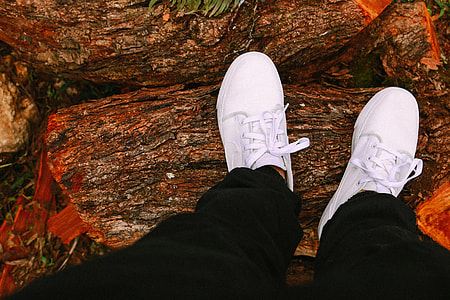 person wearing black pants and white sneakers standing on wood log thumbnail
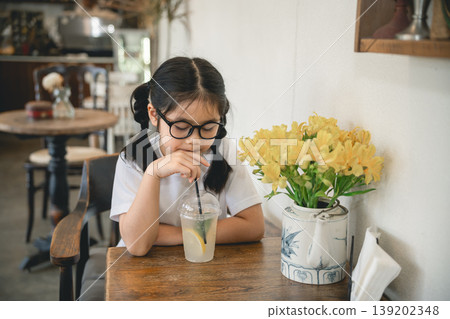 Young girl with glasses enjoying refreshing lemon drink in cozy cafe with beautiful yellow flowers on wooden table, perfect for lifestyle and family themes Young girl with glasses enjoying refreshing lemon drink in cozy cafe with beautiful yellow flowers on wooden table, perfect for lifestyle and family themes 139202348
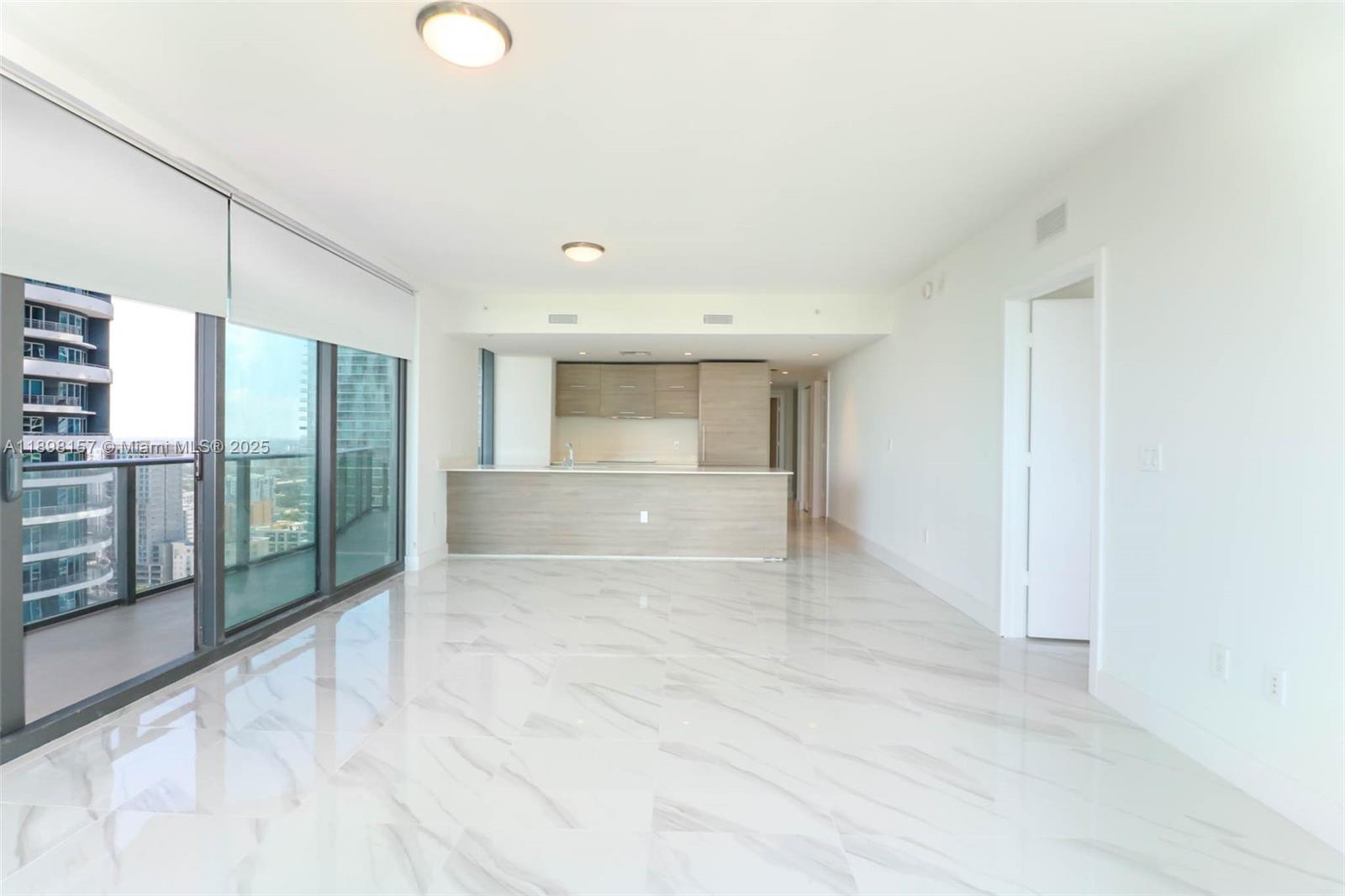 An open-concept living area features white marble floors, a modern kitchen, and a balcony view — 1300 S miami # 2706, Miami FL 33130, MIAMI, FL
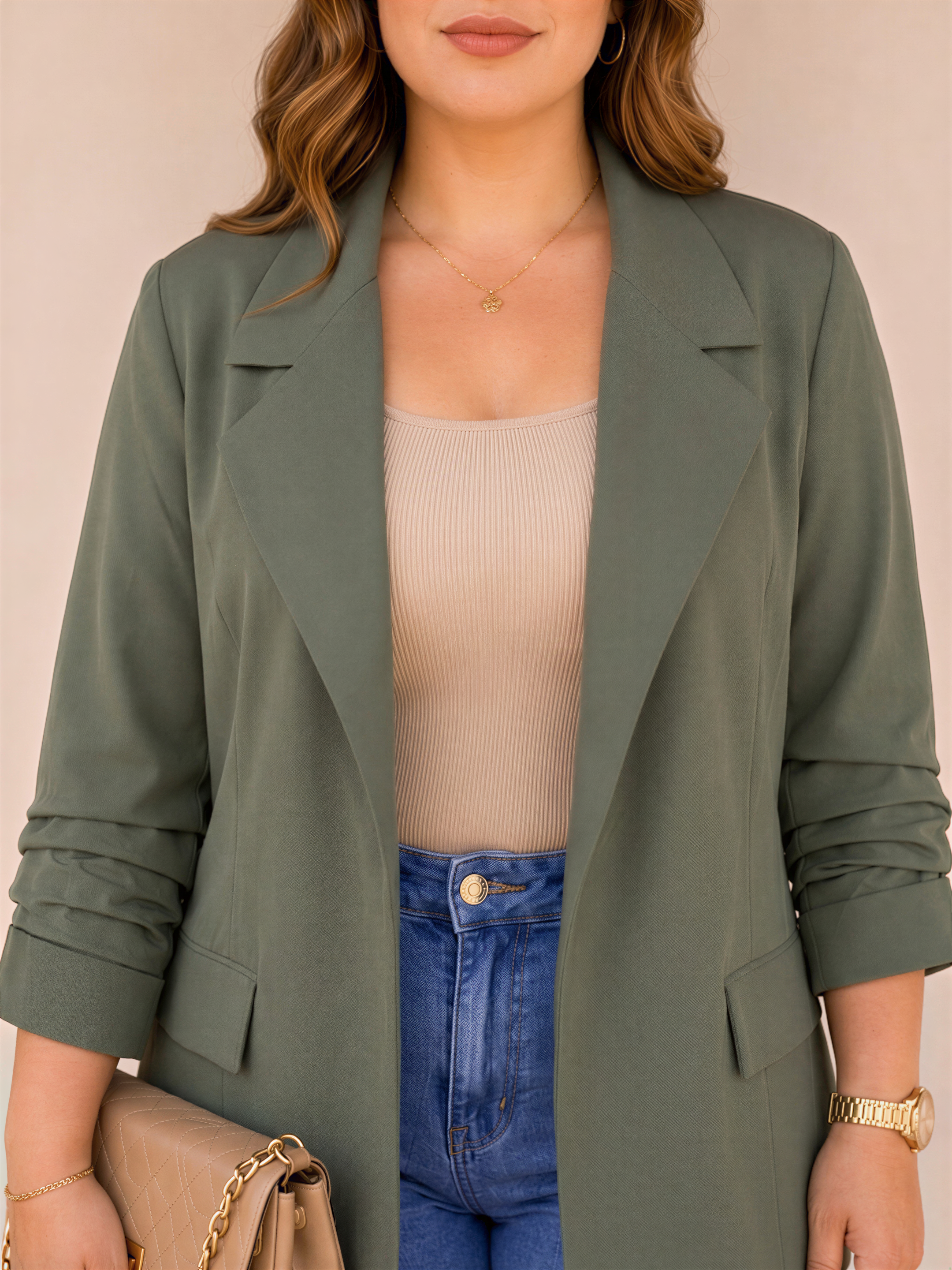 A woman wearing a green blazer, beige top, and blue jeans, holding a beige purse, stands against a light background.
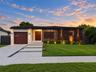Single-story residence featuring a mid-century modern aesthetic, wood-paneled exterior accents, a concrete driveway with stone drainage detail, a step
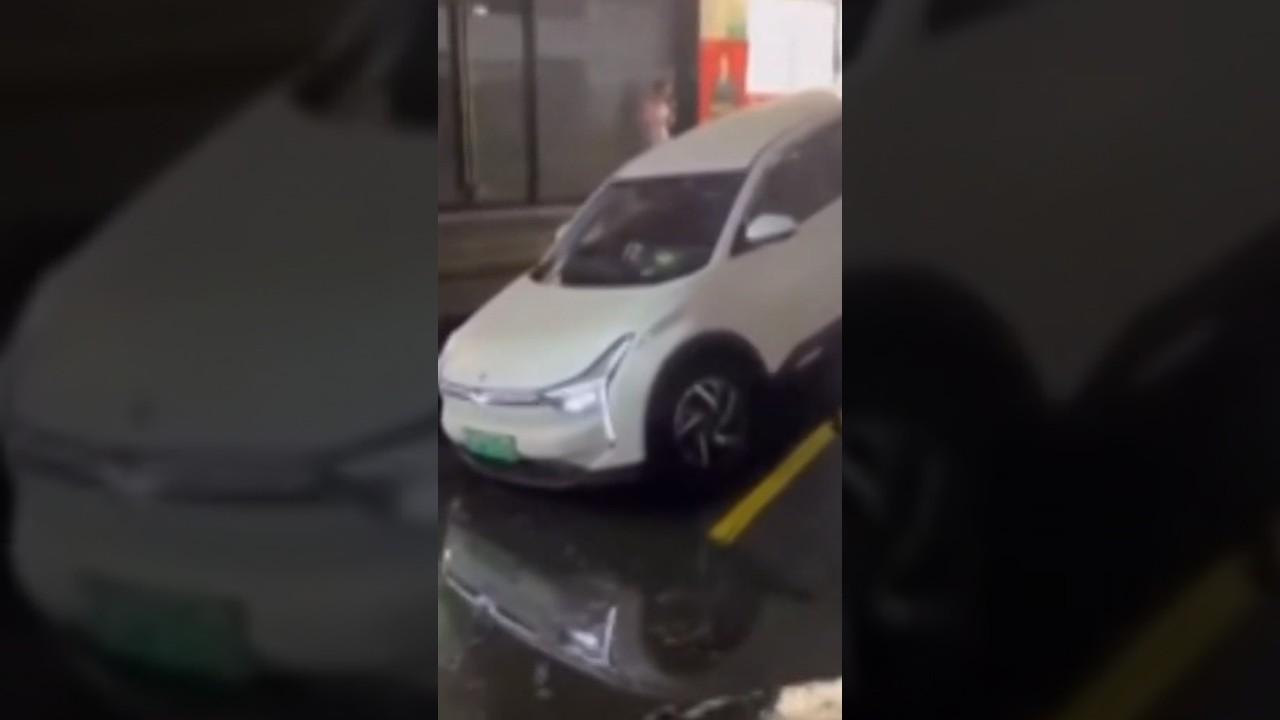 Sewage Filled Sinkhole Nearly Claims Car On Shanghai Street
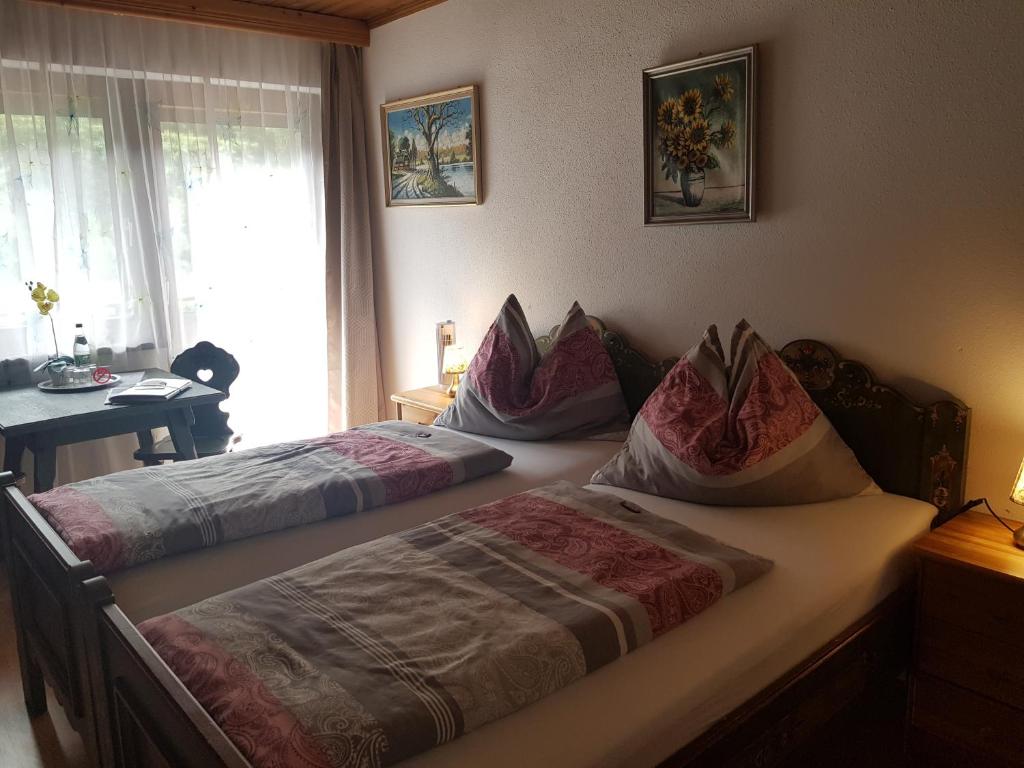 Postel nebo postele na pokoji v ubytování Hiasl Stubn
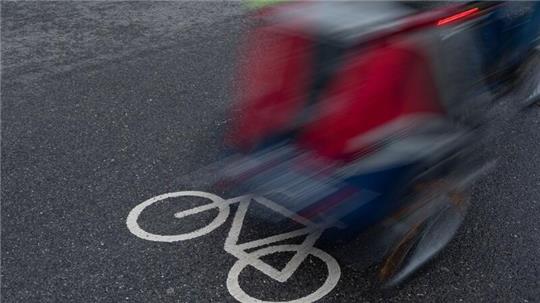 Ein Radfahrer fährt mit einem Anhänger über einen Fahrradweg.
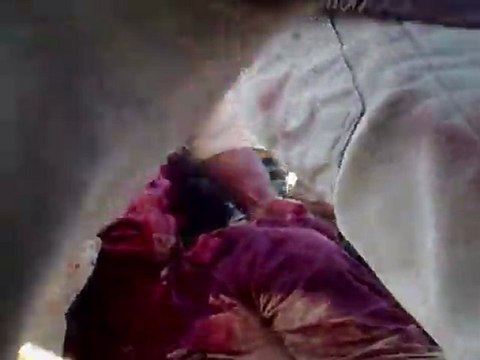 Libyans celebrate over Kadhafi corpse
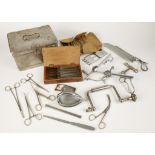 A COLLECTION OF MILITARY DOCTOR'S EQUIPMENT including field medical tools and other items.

Problem statement >> Quote in full the listing given above; the images are to be left out.

Finished task >>
 person wearing black pants and white sneakers standing on wood log thumbnail
 Young girl with glasses enjoying refreshing lemon drink in cozy cafe with beautiful yellow flowers on wooden table, perfect for lifestyle and family themes Young girl with glasses enjoying refreshing lemon drink in cozy cafe with beautiful yellow flowers on wooden table, perfect for lifestyle and family themes 139202348
 An open-concept living area features white marble floors, a modern kitchen, and a balcony view — 1300 S miami # 2706, Miami FL 33130, MIAMI, FL
 A woman wearing a green blazer, beige top, and blue jeans, holding a beige purse, stands against a light background.
Single-story residence featuring a mid-century modern aesthetic, wood-paneled exterior accents, a concrete driveway with stone drainage detail, a step
 Sewage Filled Sinkhole Nearly Claims Car On Shanghai Street
 Postel nebo postele na pokoji v ubytování Hiasl Stubn
 Ein Radfahrer fährt mit einem Anhänger über einen Fahrradweg.
 Libyans celebrate over Kadhafi corpse
 A COLLECTION OF MILITARY DOCTOR'S EQUIPMENT including field medical tools and other items.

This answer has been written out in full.